Hurricane Sandy, the 2013 Colorado floods and other natural disasters are only the latest reminders about that tremendous damage flooding can cause - and the importance of considering whether your small business needs flood insurance.

According to the Federal Emergency Management Agency (FEMA), flooding is the most common cause of natural disaster damage in the United States. FEMA estimates that up to 40 percent of small businesses that experience significant damage following a natural disaster won't be able to reopen, highlighting the potential benefits of investing in flood insurance.

Flood related damage is excluded from commercial (and residential) property insurance policies, but is available as specific coverage from a variety of private insurers as well as the federal government's National Flood Insurance Program.

In some high-risk areas, flood insurance may be mandated by lenders or landlords.

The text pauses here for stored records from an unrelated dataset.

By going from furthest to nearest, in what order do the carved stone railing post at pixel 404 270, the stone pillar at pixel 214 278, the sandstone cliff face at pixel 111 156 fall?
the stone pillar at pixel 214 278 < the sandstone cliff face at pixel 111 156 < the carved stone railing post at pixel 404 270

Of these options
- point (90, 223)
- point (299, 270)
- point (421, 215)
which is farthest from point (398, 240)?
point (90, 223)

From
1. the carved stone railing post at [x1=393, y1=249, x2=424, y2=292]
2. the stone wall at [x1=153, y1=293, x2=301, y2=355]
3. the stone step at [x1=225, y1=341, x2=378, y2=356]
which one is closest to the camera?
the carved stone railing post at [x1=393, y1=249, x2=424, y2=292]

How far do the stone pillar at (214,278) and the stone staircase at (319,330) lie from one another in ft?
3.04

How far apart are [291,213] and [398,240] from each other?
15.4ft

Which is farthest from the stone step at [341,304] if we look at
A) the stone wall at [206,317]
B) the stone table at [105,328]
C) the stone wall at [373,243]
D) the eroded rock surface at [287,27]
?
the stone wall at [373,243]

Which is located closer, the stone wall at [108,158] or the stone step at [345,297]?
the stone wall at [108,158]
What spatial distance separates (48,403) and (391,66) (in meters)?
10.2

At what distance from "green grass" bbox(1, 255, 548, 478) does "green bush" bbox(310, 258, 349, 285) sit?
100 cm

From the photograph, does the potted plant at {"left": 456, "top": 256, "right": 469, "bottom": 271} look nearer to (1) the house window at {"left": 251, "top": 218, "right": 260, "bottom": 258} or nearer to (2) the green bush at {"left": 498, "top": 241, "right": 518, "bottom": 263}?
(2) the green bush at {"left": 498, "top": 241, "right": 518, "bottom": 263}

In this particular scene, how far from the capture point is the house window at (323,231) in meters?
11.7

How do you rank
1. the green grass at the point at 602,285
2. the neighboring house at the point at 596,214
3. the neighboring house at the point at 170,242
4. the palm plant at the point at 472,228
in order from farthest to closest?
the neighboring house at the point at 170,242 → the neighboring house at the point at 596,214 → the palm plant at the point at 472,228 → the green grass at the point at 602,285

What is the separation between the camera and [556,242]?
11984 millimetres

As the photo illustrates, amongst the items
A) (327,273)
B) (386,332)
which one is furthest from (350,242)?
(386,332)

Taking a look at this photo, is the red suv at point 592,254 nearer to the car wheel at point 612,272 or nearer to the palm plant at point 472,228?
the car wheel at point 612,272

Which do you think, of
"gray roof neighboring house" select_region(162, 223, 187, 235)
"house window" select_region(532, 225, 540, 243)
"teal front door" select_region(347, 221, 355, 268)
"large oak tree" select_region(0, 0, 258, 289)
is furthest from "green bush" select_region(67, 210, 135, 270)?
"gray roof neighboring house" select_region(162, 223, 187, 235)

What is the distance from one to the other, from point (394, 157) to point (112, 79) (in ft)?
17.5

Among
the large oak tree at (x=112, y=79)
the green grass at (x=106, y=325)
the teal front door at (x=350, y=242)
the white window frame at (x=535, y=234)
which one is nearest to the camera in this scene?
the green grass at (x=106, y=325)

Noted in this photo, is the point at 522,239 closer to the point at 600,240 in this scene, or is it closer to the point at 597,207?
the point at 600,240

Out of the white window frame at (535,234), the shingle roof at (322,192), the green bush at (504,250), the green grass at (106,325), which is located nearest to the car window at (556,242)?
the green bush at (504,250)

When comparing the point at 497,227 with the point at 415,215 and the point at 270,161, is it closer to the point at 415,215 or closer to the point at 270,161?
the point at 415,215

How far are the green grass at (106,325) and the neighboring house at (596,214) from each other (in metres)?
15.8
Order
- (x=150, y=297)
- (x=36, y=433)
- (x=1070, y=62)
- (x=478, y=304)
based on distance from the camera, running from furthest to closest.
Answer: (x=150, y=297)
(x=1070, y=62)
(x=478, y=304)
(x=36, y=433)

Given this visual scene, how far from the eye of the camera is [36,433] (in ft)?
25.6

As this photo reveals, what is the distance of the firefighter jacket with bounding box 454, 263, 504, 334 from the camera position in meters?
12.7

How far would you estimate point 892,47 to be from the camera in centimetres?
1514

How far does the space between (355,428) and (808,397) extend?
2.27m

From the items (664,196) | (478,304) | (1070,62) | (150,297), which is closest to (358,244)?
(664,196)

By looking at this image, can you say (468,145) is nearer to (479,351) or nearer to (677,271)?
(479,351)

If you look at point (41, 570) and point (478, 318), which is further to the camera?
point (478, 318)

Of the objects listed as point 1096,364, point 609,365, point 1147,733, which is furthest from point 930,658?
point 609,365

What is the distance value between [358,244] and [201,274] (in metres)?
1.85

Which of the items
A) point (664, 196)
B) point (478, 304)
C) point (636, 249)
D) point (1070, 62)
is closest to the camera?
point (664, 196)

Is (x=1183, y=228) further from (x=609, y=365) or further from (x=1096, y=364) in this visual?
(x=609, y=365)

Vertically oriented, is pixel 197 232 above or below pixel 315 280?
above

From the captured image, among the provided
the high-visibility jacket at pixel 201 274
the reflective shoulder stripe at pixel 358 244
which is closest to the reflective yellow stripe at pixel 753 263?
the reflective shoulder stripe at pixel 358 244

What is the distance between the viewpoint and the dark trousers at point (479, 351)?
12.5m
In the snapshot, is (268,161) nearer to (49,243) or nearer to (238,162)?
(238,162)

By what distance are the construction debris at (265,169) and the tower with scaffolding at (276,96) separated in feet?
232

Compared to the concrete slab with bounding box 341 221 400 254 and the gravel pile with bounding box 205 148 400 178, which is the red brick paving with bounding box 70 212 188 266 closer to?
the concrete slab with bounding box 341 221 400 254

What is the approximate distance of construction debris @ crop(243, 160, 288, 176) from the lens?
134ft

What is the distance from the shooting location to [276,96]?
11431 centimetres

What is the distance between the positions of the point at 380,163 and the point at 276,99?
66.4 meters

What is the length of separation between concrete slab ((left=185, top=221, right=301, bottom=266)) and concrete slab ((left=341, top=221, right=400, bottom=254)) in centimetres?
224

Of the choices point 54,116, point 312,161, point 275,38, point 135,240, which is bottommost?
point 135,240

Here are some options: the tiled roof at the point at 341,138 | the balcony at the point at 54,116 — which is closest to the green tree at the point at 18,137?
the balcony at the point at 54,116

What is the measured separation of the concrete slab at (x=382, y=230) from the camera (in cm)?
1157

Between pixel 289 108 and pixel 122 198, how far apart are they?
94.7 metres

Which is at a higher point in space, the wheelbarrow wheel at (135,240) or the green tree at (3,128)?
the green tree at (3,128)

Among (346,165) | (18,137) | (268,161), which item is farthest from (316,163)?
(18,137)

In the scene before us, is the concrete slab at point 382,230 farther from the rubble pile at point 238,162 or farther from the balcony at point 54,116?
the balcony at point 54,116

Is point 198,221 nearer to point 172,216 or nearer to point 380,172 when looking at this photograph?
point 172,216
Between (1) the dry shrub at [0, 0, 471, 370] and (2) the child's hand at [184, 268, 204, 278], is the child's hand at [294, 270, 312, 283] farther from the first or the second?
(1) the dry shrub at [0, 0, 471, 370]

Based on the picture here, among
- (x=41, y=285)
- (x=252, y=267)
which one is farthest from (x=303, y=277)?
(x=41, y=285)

Understanding the Coverage

Flood insurance for commercial properties comes with three basic coverage options:

  • The building only, which includes the building, foundation and its mechanical systems
  • Building contents, such as furniture, office equipment and inventory
  • Building and contents

Premium costs will vary according to the amount of desired coverage, previous flood activity in the area, your building's age, proximity to a river or lake, the floor your workplace occupies, and other factors.

Evaluating the Risk

One of the challenging aspects of evaluating whether flood insurance would benefit your company is that floods are very difficult to predict. Although flood risk is based on location and a history of previous flooding, other factors include rainfall, river flows, and recent landscape changes due to building construction.

In fact, nearly 20 percent of flood insurance claims come from areas that were previously considered low to moderate risk.

Flood insurance policies have a 30-day waiting period, designed to prevent property owners or homeowners from purchasing coverage based on rising waters or forecasts of severe weather.